(YOUR OBJECTIVE)
Each record needs to be echoed exactly; can you do that?

<<<<

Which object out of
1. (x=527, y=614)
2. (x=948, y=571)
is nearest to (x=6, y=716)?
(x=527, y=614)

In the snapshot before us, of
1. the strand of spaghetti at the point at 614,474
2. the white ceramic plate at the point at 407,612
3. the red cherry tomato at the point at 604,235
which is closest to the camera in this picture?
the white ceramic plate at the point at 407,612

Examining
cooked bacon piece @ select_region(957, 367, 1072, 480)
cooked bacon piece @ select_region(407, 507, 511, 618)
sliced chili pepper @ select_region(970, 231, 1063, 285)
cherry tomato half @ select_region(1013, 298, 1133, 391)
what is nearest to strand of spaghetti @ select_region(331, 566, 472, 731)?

>>>>

(RESPONSE FOR THIS EXERCISE)
Which object out of
1. (x=527, y=614)
2. (x=948, y=571)
is nearest to (x=6, y=716)?
(x=527, y=614)

In the snapshot before us, of
1. the strand of spaghetti at the point at 614,474
2. the white ceramic plate at the point at 407,612
3. the red cherry tomato at the point at 604,235
which is closest to the camera in this picture?
the white ceramic plate at the point at 407,612

Examining
cooked bacon piece @ select_region(957, 367, 1072, 480)
cooked bacon piece @ select_region(407, 507, 511, 618)
sliced chili pepper @ select_region(970, 231, 1063, 285)
cherry tomato half @ select_region(1013, 298, 1133, 391)
what is nearest to strand of spaghetti @ select_region(331, 566, 472, 731)?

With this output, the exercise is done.